Alternative Medicine that has been Proved to Work
“Do you know what Alternative Medicine that has been proved to work is called?”
– Tim Minchin
In the four centuries since the advent of the modern scientific method*, many traditional medicines, herbal remedies, folk treatments and holistic therapies, have been proved to work. Scientific testing revealed not only the effectiveness of these treatments, but also how they worked, and the active ingredients or medicinal components of these remedies were identified and eventually distilled into their most effective form. Today, we know these treatments as medicine. Many more treatments and medicines have since been developed or discovered (often based on ingredients found in nature), and together this arsenal of treatments forms what we know as modern medicine. Those remedies that remain, that we now often categorise as ‘alternative medicine’ or ‘holistic therapy’, are simply those that have not yet been proved to work, or have been proved not to work**.
* The Modern Scientific Method
Just to clarify, what I mean by the scientific method is the process of systematic observation, measurement and experiment that enables the formulation, statistical testing and subsequent modification of hypotheses.

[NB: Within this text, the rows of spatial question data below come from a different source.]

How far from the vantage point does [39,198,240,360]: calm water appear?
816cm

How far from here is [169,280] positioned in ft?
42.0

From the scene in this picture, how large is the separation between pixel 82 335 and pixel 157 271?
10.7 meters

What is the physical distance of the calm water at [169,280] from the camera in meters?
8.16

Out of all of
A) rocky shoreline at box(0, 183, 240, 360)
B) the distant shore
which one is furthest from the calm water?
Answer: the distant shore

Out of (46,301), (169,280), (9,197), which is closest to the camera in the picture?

** To again, quote Tim Minchin
My point is, the perceived void between alternative medicine and medicine does not have to be an ideological one. Any particular cure or treatment can happily jump across the divide, from one side to the other, simply through rigorous scientific testing. It’s possible that some alternative medicines simply haven’t been tested thoroughly enough yet. Perhaps this is why they remain in the ‘alternative’ category today. However, we must accept the possibility that many of these remedies remain alternative because scientific testing has been unable to prove their effectiveness – because they genuinely don’t work. If that is the case, though, why do so many people continue to use, and report positive results from these alternative treatments?
The Value of Care
Complementary and alternative medicine (CAM) is incredibly popular in both the US and the UK, with around 40 – 50% of people using CAMs of some kind. The most popular forms are herbal medicine, homeopathy, massage and reflexology, chiropractic and osteopathic care and meditation. Among users, satisfaction rates are high. In fact, many people anecdotally report better results from alternative medicine than modern medicine. For example, one survey of over 3000 adults in Switzerland found greater patient satisfaction and fewer reported side effects from homeopathic care than conventional medicine. And in the US visits to CAM practitioners may exceed those to physicians. So, if alternative medicines are treating and even curing illnesses, and apparently performing better than treatments offered by GPs and hospitals, then the treatments must work, surely?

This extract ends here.